Pertanto, non solo la sua società si era trovata improvvisamente priva degli introiti del suo principale cliente, ma si era inaspettatamente dovuta far carico di rilevanti importi per il trattamento di fine rapporto, le tredicesime e le ferie non godute. Il combinato disposto di questi due fattori aveva portato a fine 2011 un ammanco di circa 400mila euro.

La Corte territoriale aveva affermato che, a fronte del calo del fatturato tra il 2010 e il 2011, erano proporzionalmente calati anche i costi. Illogico, a giudizio del ricorrente, sostenere pertanto che il calo dei costi, per poche decine di migliaia di euro, potesse in qualche modo controbilanciare il dato inequivocabile della perdita di 400mila euro di fatturato.
Né la Corte d’appello aveva preso in considerazione gli argomenti difensivi sulla repentinità della crisi.

Pronuncia della Cassazione
La suprema Corte (sentenza n. 39500 del 29 agosto 2017), nel respingere il ricorso del contribuente, assume contezza delle affermazioni della Corte territoriale, che ha ritenuto la crisi non improvvisa e imprevedibile e che, sul punto, il ricorrente non ha dedotto alcun argomento decisivo a confutazione del giudizio.
In sostanza, per la Cassazione, la Corte d’appello ha spiegato che l’Iva è un’imposta percepita da terzi, ma da versare all’Erario, sicché è dovere dell’imprenditore operare la scelta del rinvio del versamento in un quadro di ragionevolezza economica che, salvo eventi imprevedibili, sia tale da far ordinariamente presumere che il versamento, con l’aggiunta dei previsti interessi, possa sempre posticipatamente avvenire. Laddove tale ragionevolezza sia esclusa, l’imprenditore assume coscientemente (e dolosamente) il rischio di non ottemperare al versamento del dovuto.

Nel sanzionare penalmente l’omesso versamento dell’Iva a debito, se di importo superiore alla soglia di legge, il legislatore ha inteso anteporre il versamento stesso a qualsiasi altra scelta imprenditoriale (pagamento di stipendi, fornitori, pregressi debiti erariali), privilegiando quindi il pagamento dell’imposta, scelta che risponde a criteri di priorità non sindacabili e che non viola norme di rango costituzionale.

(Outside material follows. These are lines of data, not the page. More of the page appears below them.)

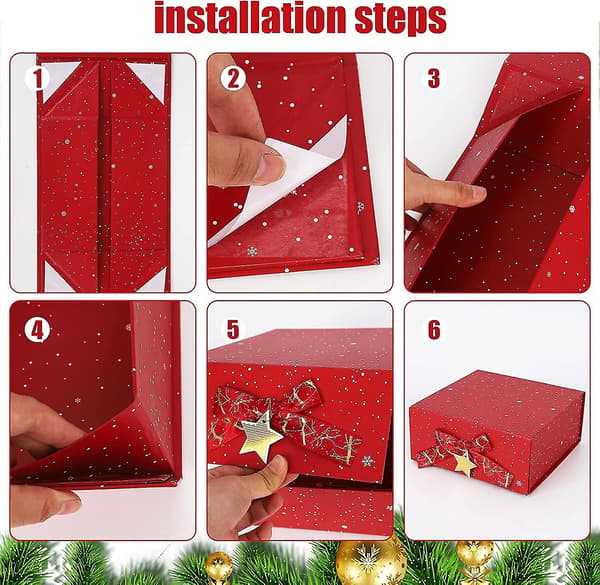 installation steps

1

2

3

4

5

6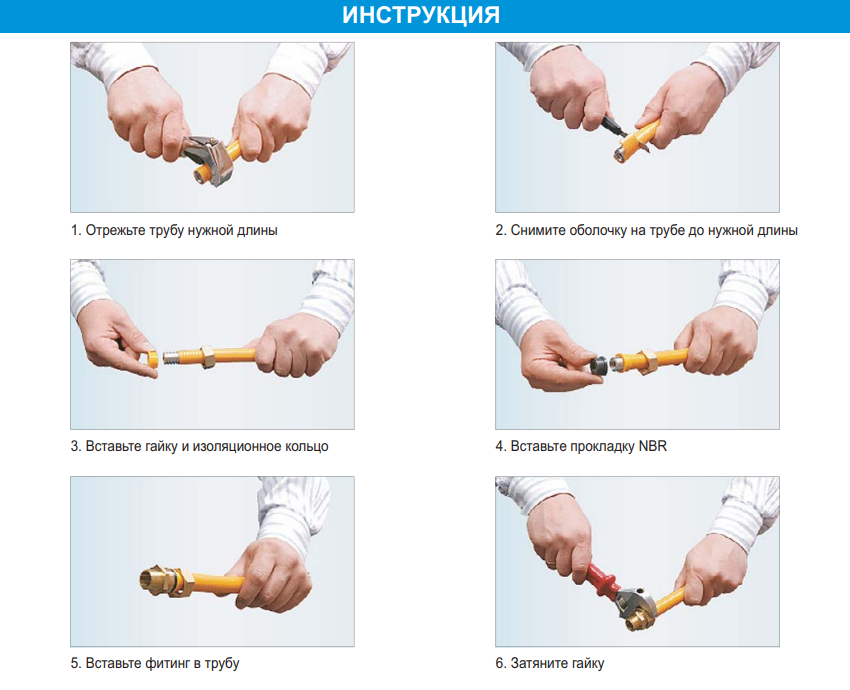 ИНСТРУКЦИЯ

1. Отрежьте трубу нужной длины

2. Снимите оболочку на трубе до нужной длины

3. Вставьте гайку и изоляционное кольцо

4. Вставьте прокладку NBR

5. Вставьте фитинг в трубу

6. Затяните гайку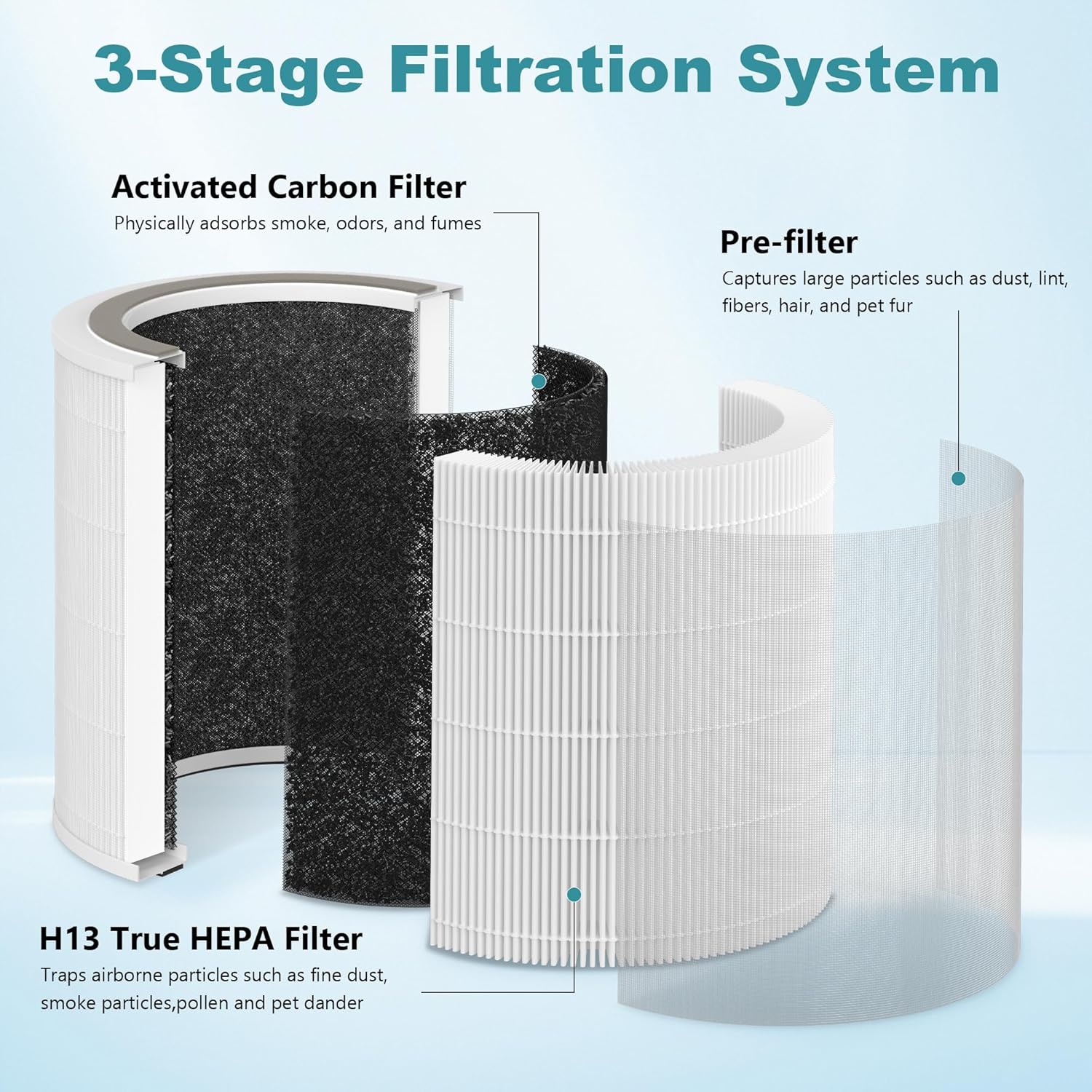 3-Stage Filtration System

Activated Carbon Filter
Physically adsorbs smoke, odors, and fumes

Pre-filter
Captures large particles such as dust, lint, fibers, hair, and pet fur

H13 True HEPA Filter
Traps airborne particles such as fine dust, smoke particles,pollen and pet dander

Orbene, il ricorrente non ha dedotto argomenti convincenti in merito alle scelte imprenditoriali compiute per giustificare l’omesso versamento dell’Iva, limitandosi a riportare uno stralcio delle dichiarazioni di una teste, la quale ha affermato che il loro miglior cliente aveva deciso di vendere a una cordata americana, che i dipendenti erano passati ad altra società con diminuzione del fatturato, nonché a contestare la lettura dei bilanci da parte della Corte territoriale. Non ha invece allegato, se non genericamente, la repentinità della crisi, né ha indicato le misure prese per fronteggiarla.

Nel caso concreto, pertanto, il contribuente non ha dedotto alcun elemento che abbia potuto convincere la Corte territoriale che la prestazione del versamento dell’Iva fosse inesigibile nelle condizioni in cui si trovava non per sua colpa.